Word for word, return the lines from the start of the entries below through the line that has "scientific name: Nesolagus timminsi".

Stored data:
- - -

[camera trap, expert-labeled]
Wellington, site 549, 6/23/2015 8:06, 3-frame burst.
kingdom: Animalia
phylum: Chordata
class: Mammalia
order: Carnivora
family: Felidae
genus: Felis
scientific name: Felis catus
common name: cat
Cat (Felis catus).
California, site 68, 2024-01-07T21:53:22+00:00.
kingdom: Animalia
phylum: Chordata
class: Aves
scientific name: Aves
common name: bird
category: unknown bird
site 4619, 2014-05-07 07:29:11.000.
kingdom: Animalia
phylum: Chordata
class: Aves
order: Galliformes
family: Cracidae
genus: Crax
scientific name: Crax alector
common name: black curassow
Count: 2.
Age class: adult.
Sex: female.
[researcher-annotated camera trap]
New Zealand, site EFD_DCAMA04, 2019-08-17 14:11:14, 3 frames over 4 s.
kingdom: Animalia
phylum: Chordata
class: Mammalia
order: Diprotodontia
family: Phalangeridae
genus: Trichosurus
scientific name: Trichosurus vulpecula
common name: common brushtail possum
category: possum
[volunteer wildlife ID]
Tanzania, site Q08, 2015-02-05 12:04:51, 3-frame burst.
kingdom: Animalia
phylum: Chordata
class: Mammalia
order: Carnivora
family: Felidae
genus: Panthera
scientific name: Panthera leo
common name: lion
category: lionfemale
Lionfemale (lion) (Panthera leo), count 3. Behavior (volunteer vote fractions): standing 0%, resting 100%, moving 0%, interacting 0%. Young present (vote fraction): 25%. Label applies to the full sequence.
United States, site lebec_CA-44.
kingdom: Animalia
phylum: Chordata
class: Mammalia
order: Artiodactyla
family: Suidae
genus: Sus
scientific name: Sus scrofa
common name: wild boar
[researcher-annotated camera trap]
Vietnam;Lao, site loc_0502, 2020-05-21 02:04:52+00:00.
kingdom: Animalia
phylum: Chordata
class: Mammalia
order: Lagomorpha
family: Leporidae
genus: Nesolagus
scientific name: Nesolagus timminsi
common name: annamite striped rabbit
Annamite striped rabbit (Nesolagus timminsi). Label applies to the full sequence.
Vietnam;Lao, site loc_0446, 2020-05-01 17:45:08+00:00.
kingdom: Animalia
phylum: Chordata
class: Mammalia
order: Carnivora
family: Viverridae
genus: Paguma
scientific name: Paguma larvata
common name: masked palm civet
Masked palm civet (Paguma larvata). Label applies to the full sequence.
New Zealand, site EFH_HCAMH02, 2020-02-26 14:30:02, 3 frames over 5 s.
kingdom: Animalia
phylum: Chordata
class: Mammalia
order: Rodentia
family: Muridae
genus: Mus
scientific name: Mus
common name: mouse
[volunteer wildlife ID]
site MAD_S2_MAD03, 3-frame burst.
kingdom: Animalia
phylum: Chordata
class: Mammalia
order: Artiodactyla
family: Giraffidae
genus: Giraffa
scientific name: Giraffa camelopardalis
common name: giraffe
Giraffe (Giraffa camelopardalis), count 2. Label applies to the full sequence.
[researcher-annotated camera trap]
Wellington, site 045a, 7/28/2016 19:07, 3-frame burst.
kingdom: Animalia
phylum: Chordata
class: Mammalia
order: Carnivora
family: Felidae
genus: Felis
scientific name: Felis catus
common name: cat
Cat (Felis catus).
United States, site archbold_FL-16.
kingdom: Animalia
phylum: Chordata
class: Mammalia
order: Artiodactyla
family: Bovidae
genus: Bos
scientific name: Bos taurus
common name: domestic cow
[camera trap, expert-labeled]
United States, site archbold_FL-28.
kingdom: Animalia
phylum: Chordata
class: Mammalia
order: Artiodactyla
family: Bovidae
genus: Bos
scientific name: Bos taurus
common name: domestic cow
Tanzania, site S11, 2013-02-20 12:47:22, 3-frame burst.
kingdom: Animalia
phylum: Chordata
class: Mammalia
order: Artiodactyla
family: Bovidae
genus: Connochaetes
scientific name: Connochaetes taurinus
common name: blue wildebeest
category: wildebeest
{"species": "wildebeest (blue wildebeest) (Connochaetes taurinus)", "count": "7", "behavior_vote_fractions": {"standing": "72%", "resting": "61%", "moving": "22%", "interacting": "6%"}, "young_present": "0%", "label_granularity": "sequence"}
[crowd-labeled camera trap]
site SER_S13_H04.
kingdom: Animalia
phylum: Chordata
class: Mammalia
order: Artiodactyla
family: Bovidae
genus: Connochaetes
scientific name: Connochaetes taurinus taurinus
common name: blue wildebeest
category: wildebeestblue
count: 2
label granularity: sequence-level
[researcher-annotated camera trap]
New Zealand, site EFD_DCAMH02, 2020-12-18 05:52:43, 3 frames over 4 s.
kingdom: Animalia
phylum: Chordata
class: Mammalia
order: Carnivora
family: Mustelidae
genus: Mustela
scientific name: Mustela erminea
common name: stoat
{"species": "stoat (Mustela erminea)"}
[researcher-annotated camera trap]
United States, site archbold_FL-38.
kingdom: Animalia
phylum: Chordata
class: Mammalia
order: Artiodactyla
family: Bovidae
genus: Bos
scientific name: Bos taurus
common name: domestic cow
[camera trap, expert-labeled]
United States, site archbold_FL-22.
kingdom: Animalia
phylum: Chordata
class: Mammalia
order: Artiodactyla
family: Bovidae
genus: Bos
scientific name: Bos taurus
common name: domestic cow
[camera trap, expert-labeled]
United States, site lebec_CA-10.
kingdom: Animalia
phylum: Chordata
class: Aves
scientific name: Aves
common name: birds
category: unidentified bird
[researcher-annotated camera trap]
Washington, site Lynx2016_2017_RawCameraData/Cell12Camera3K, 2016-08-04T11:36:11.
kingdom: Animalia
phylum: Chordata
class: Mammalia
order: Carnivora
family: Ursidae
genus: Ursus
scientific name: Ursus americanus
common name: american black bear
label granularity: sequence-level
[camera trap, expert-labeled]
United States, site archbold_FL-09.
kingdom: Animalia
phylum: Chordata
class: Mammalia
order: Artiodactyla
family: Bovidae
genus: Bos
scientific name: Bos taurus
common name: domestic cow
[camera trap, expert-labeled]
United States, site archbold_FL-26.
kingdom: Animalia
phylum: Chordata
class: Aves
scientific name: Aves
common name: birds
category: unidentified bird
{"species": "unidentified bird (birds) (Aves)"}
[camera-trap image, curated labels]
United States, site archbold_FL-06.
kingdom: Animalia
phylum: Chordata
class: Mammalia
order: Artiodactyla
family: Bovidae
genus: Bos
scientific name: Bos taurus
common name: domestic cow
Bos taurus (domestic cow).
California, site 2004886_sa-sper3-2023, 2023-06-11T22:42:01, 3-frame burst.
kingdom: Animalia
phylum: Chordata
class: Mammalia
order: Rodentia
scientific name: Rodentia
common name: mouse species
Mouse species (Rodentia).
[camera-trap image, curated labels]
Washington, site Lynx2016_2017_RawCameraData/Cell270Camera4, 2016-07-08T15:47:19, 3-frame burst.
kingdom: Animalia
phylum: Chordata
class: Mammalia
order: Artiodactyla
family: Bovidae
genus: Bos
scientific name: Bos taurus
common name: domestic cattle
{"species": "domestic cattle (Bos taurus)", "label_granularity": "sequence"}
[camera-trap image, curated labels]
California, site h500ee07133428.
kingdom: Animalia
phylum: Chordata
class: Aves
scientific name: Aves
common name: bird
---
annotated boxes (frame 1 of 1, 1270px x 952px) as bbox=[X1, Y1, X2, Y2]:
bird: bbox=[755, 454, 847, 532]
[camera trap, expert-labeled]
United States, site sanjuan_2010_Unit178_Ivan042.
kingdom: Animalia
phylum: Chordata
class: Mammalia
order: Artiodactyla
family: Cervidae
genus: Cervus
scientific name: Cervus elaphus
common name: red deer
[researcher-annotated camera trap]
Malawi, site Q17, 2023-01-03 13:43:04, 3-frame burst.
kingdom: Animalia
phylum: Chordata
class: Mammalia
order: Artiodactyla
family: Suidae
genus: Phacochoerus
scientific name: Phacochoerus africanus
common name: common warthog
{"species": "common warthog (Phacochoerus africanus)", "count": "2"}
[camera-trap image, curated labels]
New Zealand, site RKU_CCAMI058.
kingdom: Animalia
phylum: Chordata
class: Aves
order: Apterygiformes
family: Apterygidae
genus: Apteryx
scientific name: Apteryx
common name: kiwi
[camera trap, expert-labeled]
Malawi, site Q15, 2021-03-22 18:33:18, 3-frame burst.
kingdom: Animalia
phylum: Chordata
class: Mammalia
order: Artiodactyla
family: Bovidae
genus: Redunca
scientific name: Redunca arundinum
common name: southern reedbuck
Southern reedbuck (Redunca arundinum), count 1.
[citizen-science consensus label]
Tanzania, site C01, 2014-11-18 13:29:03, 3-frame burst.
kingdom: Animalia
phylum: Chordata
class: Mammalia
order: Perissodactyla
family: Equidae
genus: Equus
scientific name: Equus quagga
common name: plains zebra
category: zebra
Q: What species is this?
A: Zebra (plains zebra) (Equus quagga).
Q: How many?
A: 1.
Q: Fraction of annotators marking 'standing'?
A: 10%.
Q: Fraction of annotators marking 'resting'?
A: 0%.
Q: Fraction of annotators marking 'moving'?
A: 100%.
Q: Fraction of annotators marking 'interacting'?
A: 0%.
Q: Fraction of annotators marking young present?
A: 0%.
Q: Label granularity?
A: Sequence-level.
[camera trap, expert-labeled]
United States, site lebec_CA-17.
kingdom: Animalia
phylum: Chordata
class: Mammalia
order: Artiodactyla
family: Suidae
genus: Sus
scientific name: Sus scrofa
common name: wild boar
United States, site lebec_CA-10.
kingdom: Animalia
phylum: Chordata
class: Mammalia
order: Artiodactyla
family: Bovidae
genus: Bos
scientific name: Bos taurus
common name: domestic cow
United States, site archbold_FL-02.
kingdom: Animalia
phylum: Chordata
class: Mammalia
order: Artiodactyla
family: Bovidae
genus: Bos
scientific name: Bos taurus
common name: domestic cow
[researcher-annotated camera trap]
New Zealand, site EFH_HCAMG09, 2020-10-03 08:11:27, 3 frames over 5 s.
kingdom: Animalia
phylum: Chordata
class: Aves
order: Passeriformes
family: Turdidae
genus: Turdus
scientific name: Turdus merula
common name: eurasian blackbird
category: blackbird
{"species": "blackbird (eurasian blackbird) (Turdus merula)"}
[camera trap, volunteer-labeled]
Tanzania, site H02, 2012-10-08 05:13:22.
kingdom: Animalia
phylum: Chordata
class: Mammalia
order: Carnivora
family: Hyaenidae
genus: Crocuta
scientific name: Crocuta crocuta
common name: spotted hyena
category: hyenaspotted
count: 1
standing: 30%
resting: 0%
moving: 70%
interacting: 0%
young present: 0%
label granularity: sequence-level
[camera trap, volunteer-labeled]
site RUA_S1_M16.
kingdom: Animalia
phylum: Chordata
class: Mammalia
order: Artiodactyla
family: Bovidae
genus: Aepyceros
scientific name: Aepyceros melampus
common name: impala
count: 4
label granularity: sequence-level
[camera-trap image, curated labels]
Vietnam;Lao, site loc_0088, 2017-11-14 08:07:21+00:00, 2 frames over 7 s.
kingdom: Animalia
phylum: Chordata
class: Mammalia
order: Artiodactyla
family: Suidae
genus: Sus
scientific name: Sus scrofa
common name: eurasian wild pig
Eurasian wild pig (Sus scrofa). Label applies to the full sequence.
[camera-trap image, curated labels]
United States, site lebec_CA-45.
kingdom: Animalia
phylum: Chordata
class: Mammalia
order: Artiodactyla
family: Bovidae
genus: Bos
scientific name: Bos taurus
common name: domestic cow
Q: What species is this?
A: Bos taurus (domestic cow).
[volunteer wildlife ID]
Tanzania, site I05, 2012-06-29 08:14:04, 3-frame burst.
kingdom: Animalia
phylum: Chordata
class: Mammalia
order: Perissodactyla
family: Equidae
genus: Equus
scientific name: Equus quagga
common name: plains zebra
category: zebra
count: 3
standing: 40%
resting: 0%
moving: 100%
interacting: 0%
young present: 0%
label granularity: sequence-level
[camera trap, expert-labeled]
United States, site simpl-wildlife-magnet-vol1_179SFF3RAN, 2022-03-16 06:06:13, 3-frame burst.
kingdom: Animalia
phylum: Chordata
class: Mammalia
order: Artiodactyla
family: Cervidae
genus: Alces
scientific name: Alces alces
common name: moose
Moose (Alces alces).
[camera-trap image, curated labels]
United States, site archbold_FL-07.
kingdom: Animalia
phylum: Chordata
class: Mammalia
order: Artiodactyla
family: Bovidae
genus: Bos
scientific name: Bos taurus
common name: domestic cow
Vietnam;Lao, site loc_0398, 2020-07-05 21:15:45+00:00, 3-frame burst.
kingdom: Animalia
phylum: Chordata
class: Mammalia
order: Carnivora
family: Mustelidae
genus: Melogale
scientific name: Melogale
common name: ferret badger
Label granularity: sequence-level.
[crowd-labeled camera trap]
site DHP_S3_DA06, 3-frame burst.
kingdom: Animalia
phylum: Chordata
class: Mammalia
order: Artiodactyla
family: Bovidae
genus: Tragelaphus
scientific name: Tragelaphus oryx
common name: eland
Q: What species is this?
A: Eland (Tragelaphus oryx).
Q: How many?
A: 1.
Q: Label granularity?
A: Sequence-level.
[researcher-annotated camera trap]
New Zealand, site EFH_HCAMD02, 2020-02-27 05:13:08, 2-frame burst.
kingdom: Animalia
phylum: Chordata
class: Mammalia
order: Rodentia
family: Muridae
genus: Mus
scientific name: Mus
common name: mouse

- - -

### Task output:
[camera trap, expert-labeled]
Wellington, site 549, 6/23/2015 8:06, 3-frame burst.
kingdom: Animalia
phylum: Chordata
class: Mammalia
order: Carnivora
family: Felidae
genus: Felis
scientific name: Felis catus
common name: cat
Cat (Felis catus).
California, site 68, 2024-01-07T21:53:22+00:00.
kingdom: Animalia
phylum: Chordata
class: Aves
scientific name: Aves
common name: bird
category: unknown bird
site 4619, 2014-05-07 07:29:11.000.
kingdom: Animalia
phylum: Chordata
class: Aves
order: Galliformes
family: Cracidae
genus: Crax
scientific name: Crax alector
common name: black curassow
Count: 2.
Age class: adult.
Sex: female.
[researcher-annotated camera trap]
New Zealand, site EFD_DCAMA04, 2019-08-17 14:11:14, 3 frames over 4 s.
kingdom: Animalia
phylum: Chordata
class: Mammalia
order: Diprotodontia
family: Phalangeridae
genus: Trichosurus
scientific name: Trichosurus vulpecula
common name: common brushtail possum
category: possum
[volunteer wildlife ID]
Tanzania, site Q08, 2015-02-05 12:04:51, 3-frame burst.
kingdom: Animalia
phylum: Chordata
class: Mammalia
order: Carnivora
family: Felidae
genus: Panthera
scientific name: Panthera leo
common name: lion
category: lionfemale
Lionfemale (lion) (Panthera leo), count 3. Behavior (volunteer vote fractions): standing 0%, resting 100%, moving 0%, interacting 0%. Young present (vote fraction): 25%. Label applies to the full sequence.
United States, site lebec_CA-44.
kingdom: Animalia
phylum: Chordata
class: Mammalia
order: Artiodactyla
family: Suidae
genus: Sus
scientific name: Sus scrofa
common name: wild boar
[researcher-annotated camera trap]
Vietnam;Lao, site loc_0502, 2020-05-21 02:04:52+00:00.
kingdom: Animalia
phylum: Chordata
class: Mammalia
order: Lagomorpha
family: Leporidae
genus: Nesolagus
scientific name: Nesolagus timminsi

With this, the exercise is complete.